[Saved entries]
========

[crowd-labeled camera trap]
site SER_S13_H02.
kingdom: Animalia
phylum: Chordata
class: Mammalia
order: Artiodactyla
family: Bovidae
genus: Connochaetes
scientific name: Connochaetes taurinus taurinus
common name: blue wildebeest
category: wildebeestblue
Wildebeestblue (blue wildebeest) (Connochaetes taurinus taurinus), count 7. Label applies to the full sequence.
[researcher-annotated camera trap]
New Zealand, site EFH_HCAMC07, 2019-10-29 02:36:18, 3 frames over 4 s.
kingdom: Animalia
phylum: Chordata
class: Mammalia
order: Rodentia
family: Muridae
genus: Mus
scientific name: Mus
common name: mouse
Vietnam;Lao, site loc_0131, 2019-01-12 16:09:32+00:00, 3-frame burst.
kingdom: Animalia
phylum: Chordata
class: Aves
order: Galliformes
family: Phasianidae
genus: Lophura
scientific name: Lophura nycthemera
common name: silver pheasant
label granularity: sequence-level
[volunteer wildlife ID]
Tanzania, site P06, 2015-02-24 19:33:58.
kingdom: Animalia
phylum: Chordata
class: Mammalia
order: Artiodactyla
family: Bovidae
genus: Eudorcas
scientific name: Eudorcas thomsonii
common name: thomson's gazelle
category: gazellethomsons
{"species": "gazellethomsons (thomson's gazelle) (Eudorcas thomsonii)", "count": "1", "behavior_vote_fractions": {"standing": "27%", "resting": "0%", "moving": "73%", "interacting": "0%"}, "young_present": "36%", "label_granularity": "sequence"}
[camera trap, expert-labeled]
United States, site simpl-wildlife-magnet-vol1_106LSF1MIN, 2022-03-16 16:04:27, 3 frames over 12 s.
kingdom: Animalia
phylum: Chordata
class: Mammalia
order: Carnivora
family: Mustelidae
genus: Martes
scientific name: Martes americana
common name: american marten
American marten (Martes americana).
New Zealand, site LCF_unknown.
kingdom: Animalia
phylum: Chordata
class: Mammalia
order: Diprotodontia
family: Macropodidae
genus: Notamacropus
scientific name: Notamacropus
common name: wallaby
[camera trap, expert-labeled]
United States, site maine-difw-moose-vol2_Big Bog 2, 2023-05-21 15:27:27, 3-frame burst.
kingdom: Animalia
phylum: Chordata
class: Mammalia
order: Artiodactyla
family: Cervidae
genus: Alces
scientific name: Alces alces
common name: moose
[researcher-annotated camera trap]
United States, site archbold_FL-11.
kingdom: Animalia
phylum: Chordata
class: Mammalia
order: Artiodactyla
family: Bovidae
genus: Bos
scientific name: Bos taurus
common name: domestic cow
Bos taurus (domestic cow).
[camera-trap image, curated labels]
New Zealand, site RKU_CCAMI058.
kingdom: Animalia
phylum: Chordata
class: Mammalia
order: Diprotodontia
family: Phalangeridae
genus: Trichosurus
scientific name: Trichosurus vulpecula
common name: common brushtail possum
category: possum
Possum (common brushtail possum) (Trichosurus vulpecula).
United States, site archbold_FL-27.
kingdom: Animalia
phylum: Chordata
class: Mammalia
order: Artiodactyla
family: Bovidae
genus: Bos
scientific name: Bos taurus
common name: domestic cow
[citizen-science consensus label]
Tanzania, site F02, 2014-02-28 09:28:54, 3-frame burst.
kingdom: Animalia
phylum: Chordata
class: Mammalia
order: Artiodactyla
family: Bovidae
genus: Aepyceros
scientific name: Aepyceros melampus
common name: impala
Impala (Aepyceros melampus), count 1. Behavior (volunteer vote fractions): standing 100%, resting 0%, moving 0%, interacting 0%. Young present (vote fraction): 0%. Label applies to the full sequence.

========

- [Work instruction]: In the entries above, find the line with "family: Muridae" and the line with "New Zealand, site LCF_unknown.", then restate word for word both of them and every line between, with nothing more.

- [Task answer]:
family: Muridae
genus: Mus
scientific name: Mus
common name: mouse
Vietnam;Lao, site loc_0131, 2019-01-12 16:09:32+00:00, 3-frame burst.
kingdom: Animalia
phylum: Chordata
class: Aves
order: Galliformes
family: Phasianidae
genus: Lophura
scientific name: Lophura nycthemera
common name: silver pheasant
label granularity: sequence-level
[volunteer wildlife ID]
Tanzania, site P06, 2015-02-24 19:33:58.
kingdom: Animalia
phylum: Chordata
class: Mammalia
order: Artiodactyla
family: Bovidae
genus: Eudorcas
scientific name: Eudorcas thomsonii
common name: thomson's gazelle
category: gazellethomsons
{"species": "gazellethomsons (thomson's gazelle) (Eudorcas thomsonii)", "count": "1", "behavior_vote_fractions": {"standing": "27%", "resting": "0%", "moving": "73%", "interacting": "0%"}, "young_present": "36%", "label_granularity": "sequence"}
[camera trap, expert-labeled]
United States, site simpl-wildlife-magnet-vol1_106LSF1MIN, 2022-03-16 16:04:27, 3 frames over 12 s.
kingdom: Animalia
phylum: Chordata
class: Mammalia
order: Carnivora
family: Mustelidae
genus: Martes
scientific name: Martes americana
common name: american marten
American marten (Martes americana).
New Zealand, site LCF_unknown.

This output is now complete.